演習課題:
A. インターンシップ設計の文章によると、営業職向けの冬季インターンシップでは現場の営業職社員と何を実施しますか。
B. インターンシップ設計の文章を、「例えば、ある食品メーカーでは」を含む語句から「てもらいたいと考えています。」までの範囲で示し、その中の「マイページ」を「会員ページ」に更新してください。
C. インターンシップ設計の文章を、最後の文の後から書き継いでください。

文書の抜粋:
────
例えば、ある食品メーカーでは職種別にインターンシップを用意し、下記のように、職種ごとに時期にあわせたアプローチを設計することで、仕事の魅力を深めていくことをねらいとしたインターンシップを行っています。
【営業職向け】
①夏季インターンシップ前:
夏季インターンシップのプログラムへの興味促進、また企画内容の予習として、マイページ上で主力製品の紹介コンテンツを用意。加えて、その主力製品について営業職がどのような視点で製品を捉えているか、その製品の推しポイントなどの解説も掲載することで、製品と営業職の関わり方を実感してもらうこと目的としています。また、登壇する社員については、経歴や出身大学などの情報を掲載しておくことで、応募者に質問などを準備してきてもらえるようにしています。
②夏季インターンシップ:
事前に採用サイト上で紹介していた製品について、営業担当が拡販活動の経緯とともに解説。サイトを紹介しきれなかった当時の苦戦したエピソードや営業職の醍醐味を現場社員数名で座談会も実施することで、企業への興味だけでなく、実際に働く社員の姿を見て魅力を感じてほしいと考えています。簡単なケーススタディなど、参加型で取り組むコンテンツも用意し、営業職の面白さを実感できるプログラムを目指しています。
③冬季インターンシップ前:
選考参加につなげたい応募者へのアプローチとして冬季インターンシップを位置づけ、マイページ上(クローズ)のみでイベント情報を掲載。夏季インターンシップの製品紹介を受け、さらに業界について掘り下げた企画として、営業職社員が「今後のニーズ」や「10年後の市場シェア」について解説するコンテンツを用意しています。
④冬季インターンシップ:
マイページ上で公開していた業界・企業解説を踏まえ、実際に活躍している現場の営業職社員と行う課題解決型ワークショップを実施。企業や組織としての働き方を実感してもらうことで、より働くことへの具体的なイメージを持ってもらいたいと考えています。
技術職に関しても同様に、インターンシップで応募者に何を得てもらいたいかを考え、その事前の準備として採用サイトやマイページでのコンテンツを展開することで、一連の流れを汲んだインターンシップ設計にしているとのことでした。
────
提供資料:
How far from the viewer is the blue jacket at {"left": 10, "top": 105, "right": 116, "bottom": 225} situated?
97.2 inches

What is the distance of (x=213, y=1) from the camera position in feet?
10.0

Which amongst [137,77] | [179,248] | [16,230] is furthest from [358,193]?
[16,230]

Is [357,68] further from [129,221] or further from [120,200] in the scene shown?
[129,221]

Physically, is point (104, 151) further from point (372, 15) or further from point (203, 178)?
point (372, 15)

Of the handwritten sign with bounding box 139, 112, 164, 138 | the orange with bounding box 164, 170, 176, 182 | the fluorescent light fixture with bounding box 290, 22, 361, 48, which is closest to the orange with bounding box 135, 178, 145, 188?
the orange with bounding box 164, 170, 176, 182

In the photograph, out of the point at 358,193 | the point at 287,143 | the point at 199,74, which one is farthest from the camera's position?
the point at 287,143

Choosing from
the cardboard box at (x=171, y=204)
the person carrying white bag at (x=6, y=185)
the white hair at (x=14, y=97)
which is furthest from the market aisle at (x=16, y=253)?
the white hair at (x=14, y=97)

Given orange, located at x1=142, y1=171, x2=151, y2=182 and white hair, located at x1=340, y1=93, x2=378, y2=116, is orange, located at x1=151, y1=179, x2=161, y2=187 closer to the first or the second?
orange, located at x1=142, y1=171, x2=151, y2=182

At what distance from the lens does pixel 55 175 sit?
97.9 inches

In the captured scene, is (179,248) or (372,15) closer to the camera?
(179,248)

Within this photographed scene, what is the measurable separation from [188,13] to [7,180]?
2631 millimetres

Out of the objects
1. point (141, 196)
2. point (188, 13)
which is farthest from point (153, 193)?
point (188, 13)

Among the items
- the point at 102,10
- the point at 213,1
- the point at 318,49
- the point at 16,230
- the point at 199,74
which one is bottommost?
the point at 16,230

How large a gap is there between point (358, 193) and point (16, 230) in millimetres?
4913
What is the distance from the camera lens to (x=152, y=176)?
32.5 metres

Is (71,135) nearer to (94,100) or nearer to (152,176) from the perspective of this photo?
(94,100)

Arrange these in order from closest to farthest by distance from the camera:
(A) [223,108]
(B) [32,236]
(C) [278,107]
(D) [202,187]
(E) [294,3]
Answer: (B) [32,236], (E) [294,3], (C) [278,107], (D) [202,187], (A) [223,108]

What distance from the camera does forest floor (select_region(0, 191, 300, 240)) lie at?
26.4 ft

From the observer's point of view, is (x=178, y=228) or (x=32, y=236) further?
────
各課題の解答:
A. 課題解決型ワークショップです。

B.
例えば、ある食品メーカーでは職種別にインターンシップを用意し、下記のように、職種ごとに時期にあわせたアプローチを設計することで、仕事の魅力を深めていくことをねらいとしたインターンシップを行っています。
【営業職向け】
①夏季インターンシップ前:
夏季インターンシップのプログラムへの興味促進、また企画内容の予習として、会員ページ上で主力製品の紹介コンテンツを用意。加えて、その主力製品について営業職がどのような視点で製品を捉えているか、その製品の推しポイントなどの解説も掲載することで、製品と営業職の関わり方を実感してもらうこと目的としています。また、登壇する社員については、経歴や出身大学などの情報を掲載しておくことで、応募者に質問などを準備してきてもらえるようにしています。
②夏季インターンシップ:
事前に採用サイト上で紹介していた製品について、営業担当が拡販活動の経緯とともに解説。サイトを紹介しきれなかった当時の苦戦したエピソードや営業職の醍醐味を現場社員数名で座談会も実施することで、企業への興味だけでなく、実際に働く社員の姿を見て魅力を感じてほしいと考えています。簡単なケーススタディなど、参加型で取り組むコンテンツも用意し、営業職の面白さを実感できるプログラムを目指しています。
③冬季インターンシップ前:
選考参加につなげたい応募者へのアプローチとして冬季インターンシップを位置づけ、会員ページ上(クローズ)のみでイベント情報を掲載。夏季インターンシップの製品紹介を受け、さらに業界について掘り下げた企画として、営業職社員が「今後のニーズ」や「10年後の市場シェア」について解説するコンテンツを用意しています。
④冬季インターンシップ:
会員ページ上で公開していた業界・企業解説を踏まえ、実際に活躍している現場の営業職社員と行う課題解決型ワークショップを実施。企業や組織としての働き方を実感してもらうことで、より働くことへの具体的なイメージを持ってもらいたいと考えています。

C.
こうした一連のフローを組み立てることで、事前に企業風土や価値観を伝えることができ、理解が進んだ状態でインターンシップに臨んでもらうことが可能になります。夏季、冬季を通じたインターンシップの内容を組み立てることが難しい場合でも、「イベントの告知とあわせて、学生の就職活動に役立つ情報や採用ご担当者の人柄が伝わるようなコンテンツを定期的に発信する」「開催前には、当日答えるための質問をマイページ上で集約する」など、一つひとつ小さな取り組みが、インターンシップを軸とした一連のコミュニケーションにつながります。開催後は、「未参加者に向けても、動画などで追体験できるコンテンツを提供する」「参加者の感想をアンケートで集約し、次回開催に向けてスピーディーに反映する」など、体験価値の提供を意識した取り組みは今後も増えていくと考えられます。
まとめ
インターンシップは自社の認知や好感度を上げるための単発のイベントではなく、応募者との日々の関係構築の中にある接点のひとつです。その接点を経てさらに自社へと惹きつけていくことが、その後の選考や内定へとつながっていくと考えられます。
体験価値の提供が重視されたインターンシップが企業ごとのやり方で体現されていくであろう2024シーズン、自社の想いや価値観が伝わるコミュニケーション設計をご検討いただければ幸いです。